# Interesting mosfet voltage regulator



## akgfan

I found this schematic and it looks interesting like Sigma11 by AMB. But it doesn't need that hard to find current regulator diodes. What's more, it can be simplified and you can leave out short-circuit protection if you wish.
   
  Here's a link, but I don't know who the author was: http://www.extremecircuits.net/2010/06/ultra-low-drop-linear-voltage-regulator_14.html .
   
  I copy it here just in case.
   

   
  Here's the original text:
   
_This circuit is a Mosfet-based linear voltage regulator with a voltage drop of as low as 60mV at 1A. The circuit uses a 15V-0-15V transformer and employs an IRF540 N-channel Mosfet (Q1) to deliver the regulated 12V output. The gate drive voltage required for the Mosfet is generated using a voltage doubler circuit consisting of diodes D1 & D2 and capacitors C1 & C2. To turn the Mosfet fully on, the gate terminal should be around 10V above the source terminal which is connected to the DC output. The voltage doubler feeds this voltage to the gate via resistor R3. IC2, a TL431 adjustable shunt regulator, is used as the error amplifier. It dynamically adjusts the gate voltage to maintain the regulation at the output. With an adequate heatsink for the Mosfet, the circuit can provide up to 3A output at slightly elevated minimum voltage drop._
   
_Trimpot VR1 is used for fine adjustment of the output voltage. The RC network consisting of R5 and C6 provides error-amplifier compensation. The circuit is provided with short-circuit crowbar protection to guard against an accidental short at the output. This crowbar protection works as follows: under normal working conditions, the voltage across capacitor C5 will be 6.3V and diode D5 will be reverse-biased by the output voltage of 12V. However, during output short-circuit conditions, the output will momentarily drop, causing D5 to conduct. This triggers the MOC3021 Triac optocoupler (IC1) which in turn pulls the gate voltage to ground.
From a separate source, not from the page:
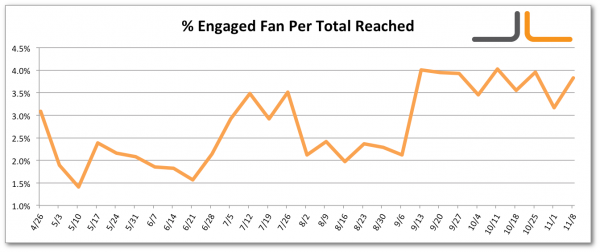 Facebook Percentage Engaged Fan per Total Users Reached Jon Loomer Digital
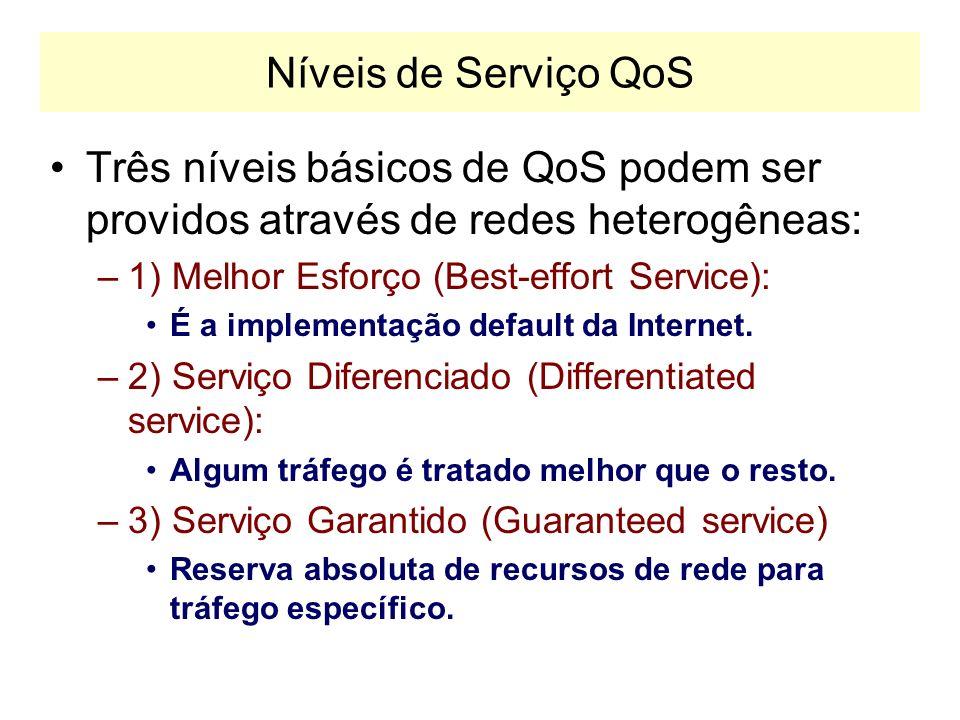 Níveis de Serviço QoS Três níveis básicos de QoS podem ser providos através de redes heterogêneas: 1) Melhor Esforço (Best-effort Service):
This limits the output current. The circuit will remain latched in this state and the input voltage has to be switched off to reset the circuit. _
   
   
  I tested this circuit today and it works but I didn't have irf540 but irf520. So i needed to tweak resistors r6, r7 and r8. And I left out short-circuit protection: r1, r2, zd1, c5, ic1, d5 and r4. And off cource you can use diode bridge rectifier, transformer with single secondary winding and I would use c3 and c4 low esr with higher value.
   
  Hope I will have irf3205, irfz44n, irfz48n or irf540 yesterday and be testing more. They have less Rds(on) like irlz24n in Sigma11.
   
  I don't know how good is this voltage regulator in comparison with Sigma11. I tested it with my mosfet amp and I noticed a bit strange colored sound. But I guess that is because that high Rds(on) off irf520. Or maybe it is how it should sound. I had 78s12 regulator and now I'm using lm317t which is a bit better and I believe with a bit more bass.
   
*Edit: I'm currently using this regulator with 12V transformer and works great. Vin drops to 15,9V, Vout is set to 15V (!) and Iout is 0,5A. So no need for huge Vin-Vout voltage as with 7812, LM317T or other regulators.*


----------



## akgfan

So I have irf540 and it is absolutely the same. And that voltage doubler with c1, c2, d1 and d2 doubles voltage only when it isn't connected to r3. Otherwise it has almost the same voltage as on mosfet's drain. So I could connect r3 directly to drain as on other schematics. Crazy.
   
  Edit: I discovered that sometimes is connecting just gate with drain via resistor enough. It obviously works for some input and output voltages. And that voltage doubler actually works even if I'm unable to meassure it correctly.
   
  I'd be still interested how good is output impedance in comparison with sigma11.
   
  I've just found interesting reading:
   
  http://www.irf.com/technical-info/appnotes/an-970.pdf
  http://www.edacafe.com/books/PSpice/san63267_ch06.pdf


----------



## AmarokCZ

Open loop gain of sigma11 error amplifier is twice as gain of TL431, so sigma11 i s definetely better (better PSRR). I've done some testing and i found, that usinig OA (and filtered zener reference) is better than any PSU with TL431 (PSRR with common NE5534 was cca 100dB).
  Impedance of this MOSFET PSU wil be quite low, but TL341 will be degrading PSU perfomance a bit.


----------



## akgfan

I was doing A/B testing for lm317 vs mosfet and frankly I was unable to hear any difference at all. But lm317 is better than 78s12. I'll stick with this mosfet just because I'm a mosfet fan and it's something new for me.
   
  I'm not sure but I think that when my amp needs constant current and it actually doesn't "amplify" (voltage follower) I can't hear any difference. But why 78s12 sounded slightly different I don't have a clue.
   
  Here is modified schematic if someone will be interested:
   

   
  With higher input voltage is possible to remove c1,2 and d1,2 and r3 connect directly to input voltage on drain. I added c8 because I have right part of the schematic around 10cm further and it oscillated without it. I know that it isn't a good idea but I had a hole in heatsink and space in my case is somewhat limited.
   
  Resistors r6 and r8 determine output voltage: (1+r6/r8)x2,5. For example: (1+5k6/1k5)x2,5=11,83. But it depends on real part values and adjust voltage of tl431. Now I have (1+7k5/1k5)x2,5=15 and 15,03 in reality.


----------



## AmarokCZ

akgfan said:


> I was doing A/B testing for lm317 vs mosfet and frankly I was unable to hear any difference at all. But lm317 is better than 78s12. I'll stick with this mosfet just because I'm a mosfet fan and it's something new for me.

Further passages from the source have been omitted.